Giovanni Piglialarmi
Nota a Cassazione 7 dicembre 2015, n. 48328
La Corte di Cassazione, 2 sez. pen., con la sentenza 7 dicembre 2015, n. 48328 ha stabilito che la cosiddetta “malattia di massa”, anche se giustificata da appositi certificati medici, può integrare il reato di truffa.
Con sentenza del 7 ottobre 2014, il giudice dell’udienza preliminare del Tribunale di Forlì aveva dichiarato di non doversi procedere nei confronti di oltre trenta dipendenti di un’azienda di trasporti, accusati di truffa e di interruzione del pubblico servizio per essersi assentati tutti insieme dal lavoro per due giorni consecutivi, giustificando la propria assenza dal servizio mediante la presentazione di appositi certificati medici. Le persone sottoposte ad indagini preliminari erano dipendenti di un’azienda pubblica di trasporto con mansioni di autisti di corriera. Il giudice dell’udienza preliminare aveva ritenuto di non doversi procedere perché non vi sarebbe stata “a priori possibilità di provare che i singoli certificati medici presentati dai singoli lavoratori imputati nel procedimento attestassero malattie inesistenti” (e quindi sarebbe stato impossibile provare la commissione dei reati ipotizzati). In altre parole, non era possibile effettuare alcun accertamento concreto sull’assenza di patologie legittimanti l’assenza dei lavoratori imputati, pur apparendo probabile che nelle giornate in questione vi era stata una forma di astensione dal lavoro attuata in modo non legittimo.

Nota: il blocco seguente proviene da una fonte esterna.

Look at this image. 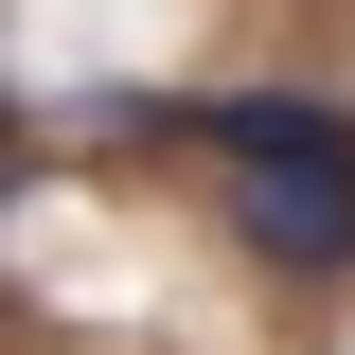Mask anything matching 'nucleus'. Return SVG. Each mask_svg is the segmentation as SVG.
<instances>
[{"mask_svg": "<svg viewBox=\"0 0 355 355\" xmlns=\"http://www.w3.org/2000/svg\"><path fill=\"white\" fill-rule=\"evenodd\" d=\"M231 231H249L266 266L338 284L355 266V160H231Z\"/></svg>", "mask_w": 355, "mask_h": 355, "instance_id": "nucleus-1", "label": "nucleus"}]
</instances>
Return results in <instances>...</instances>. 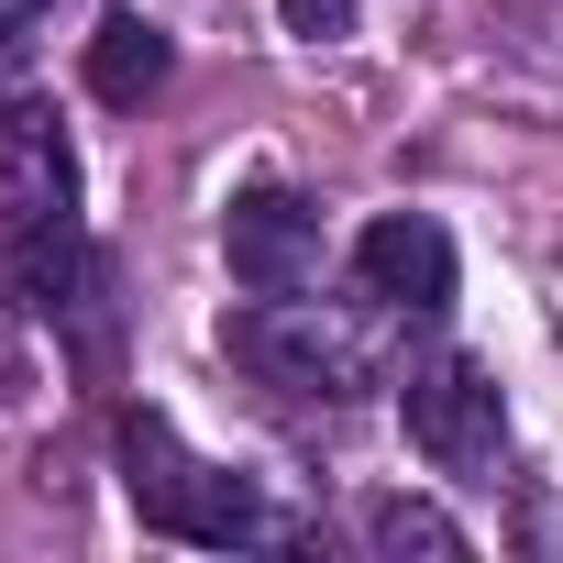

Avverso la sentenza del giudice di Forlì, presentava ricorso l’azienda di trasporti sulla base di due motivi: vi era insufficienza di prove circa l’effettiva sussistenza di una malattia in capo ai lavoratori; inoltre, l’astensione dal lavoro in forma non legittima era stata provata da frenetici contatti telefonici tra i lavoratori interessati nei due giorni precedenti allo sciopero (illegittimo). Era stato inoltre provato che si era tenuto un incontro tra i lavoratori per pianificare l’astensione collettiva.
La Corte di Cassazione ha annullato con rinvio la decisione del g.u.p. perché non ha fornito adeguata e sufficiente motivazione circa l’impossibilità di verificare la falsità delle malattie attestate dai certificati medici. “Il g.u.p. non ha spiegato – si legge nella sentenza – le ragioni in base alle quali il riscontro delle patologie che avrebbero legittimato la contemporanea assenza dal lavoro di un consistente numero di lavoratori non poteva essere effettuato in dibattimento”.
Sul secondo motivo del ricorso, la Corte ha evidenziato la contraddittorietà della motivazione della sentenza poiché il g.u.p. ha ammesso l’astensione dal lavoro attuata in modo non legittimo per il rilevante numero di certificati inviati alla società, ritenendo al contempo che non vi era a priori possibilità di provare che i singoli certificati medici presentati dai singoli lavoratori attestassero malattie inesistenti. La Cassazione, in particolare, rileva che “se l’uso dei certificati fu strumentale doveva darsi conto dei motivi per i quali restava escluso l’accertamento dell’abuso (verifica in astratto possibile attraverso indagini specifiche)”. Secondo la Cassazione, infatti, non è possibile escludere la commissione di reati per il semplice fatto che l’assenza collettiva dal lavoro per malattia è giustificata da certificati medici.